It seems that a group of terra-cotta warriors are making the trip from Xian to London, to be exhibited at the British Museum. A rather breathless article in the New Stateman (hat tip, CDT) sets the stage:
"The First
Emperor was able to dream on a scale that no one else has ever dreamt,"
he [Neil MacGregor, director of
the British Museum] says with a boyish breathlessness. "No one else in history has tried
to create a life-sized parallel universe in which he will rule for
ever. So much of what modern China is can be seen as a direct
consequence of what that man did. There are very few historical figures
who changed the world in such a way that we are still living with the
consequences."
Yes, but…and a rather large "but" it is….Qin was responsible for enormous crimes against Humanity, and I mean that in the Confucian sense, as the article rightly points out:
…before his death he ordered the mass burning of history books and the
execution of their authors.
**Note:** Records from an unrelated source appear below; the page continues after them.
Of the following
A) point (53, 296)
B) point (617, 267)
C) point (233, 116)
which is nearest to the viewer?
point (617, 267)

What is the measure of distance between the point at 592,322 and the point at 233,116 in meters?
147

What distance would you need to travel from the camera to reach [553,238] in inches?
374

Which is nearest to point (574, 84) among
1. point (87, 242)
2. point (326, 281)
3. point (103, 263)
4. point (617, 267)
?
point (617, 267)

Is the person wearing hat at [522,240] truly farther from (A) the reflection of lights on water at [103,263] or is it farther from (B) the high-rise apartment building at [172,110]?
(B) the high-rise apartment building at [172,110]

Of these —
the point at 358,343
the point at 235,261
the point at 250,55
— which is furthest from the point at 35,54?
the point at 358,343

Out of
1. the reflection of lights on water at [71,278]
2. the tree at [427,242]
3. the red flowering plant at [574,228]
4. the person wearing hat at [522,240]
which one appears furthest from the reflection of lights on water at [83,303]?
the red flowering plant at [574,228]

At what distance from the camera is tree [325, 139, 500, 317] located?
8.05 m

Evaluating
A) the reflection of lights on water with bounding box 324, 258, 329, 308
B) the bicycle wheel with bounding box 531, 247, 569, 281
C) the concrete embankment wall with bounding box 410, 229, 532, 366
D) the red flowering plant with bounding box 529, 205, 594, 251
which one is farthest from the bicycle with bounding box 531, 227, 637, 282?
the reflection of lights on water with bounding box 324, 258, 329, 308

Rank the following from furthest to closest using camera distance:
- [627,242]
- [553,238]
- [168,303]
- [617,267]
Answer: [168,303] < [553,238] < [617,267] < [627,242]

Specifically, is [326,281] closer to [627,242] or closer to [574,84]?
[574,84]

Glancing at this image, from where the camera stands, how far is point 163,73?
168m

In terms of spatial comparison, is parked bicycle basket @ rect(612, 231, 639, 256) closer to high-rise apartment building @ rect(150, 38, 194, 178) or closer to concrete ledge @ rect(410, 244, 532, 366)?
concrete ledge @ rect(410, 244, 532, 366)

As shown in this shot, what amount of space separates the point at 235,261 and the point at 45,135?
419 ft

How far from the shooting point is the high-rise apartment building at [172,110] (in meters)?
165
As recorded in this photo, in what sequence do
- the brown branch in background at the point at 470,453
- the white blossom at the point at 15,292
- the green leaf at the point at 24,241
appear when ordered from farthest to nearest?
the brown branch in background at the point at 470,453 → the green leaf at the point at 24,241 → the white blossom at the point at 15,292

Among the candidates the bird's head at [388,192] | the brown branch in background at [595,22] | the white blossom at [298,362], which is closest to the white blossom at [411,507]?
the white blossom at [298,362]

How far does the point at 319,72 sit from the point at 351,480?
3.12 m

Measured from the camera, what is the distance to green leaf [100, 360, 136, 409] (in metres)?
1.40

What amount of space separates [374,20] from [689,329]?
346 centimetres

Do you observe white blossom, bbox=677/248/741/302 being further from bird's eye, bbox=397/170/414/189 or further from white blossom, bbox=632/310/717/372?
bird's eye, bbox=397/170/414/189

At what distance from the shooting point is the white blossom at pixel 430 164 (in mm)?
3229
Nearly 500 Confucian scholars are said to
have been buried alive for some long-forgotten failure to please the
emperor; others were castrated.
We must always keep that context in mind. However impressive the terra-cotta soldiers are, they are the product of a power-crazed, megalomaniac who forced thousands and thousands of people to slave away at the creation of an underground army that would protect him in the afterlife. He destroyed large swaths of Chinese culture – the texts of the hundred schools of thought lost to the world forever. He left much in his wake, but he erased and ruined much as well. I’m with Mencius, who presciently wrote before Qin:
When Confucius said "Whoever invented burial figures deserved no descendants," he was condemning the way people make human figures only to bury them with the dead. (7-8)
By those lights, Qin really, really deserved no descendants.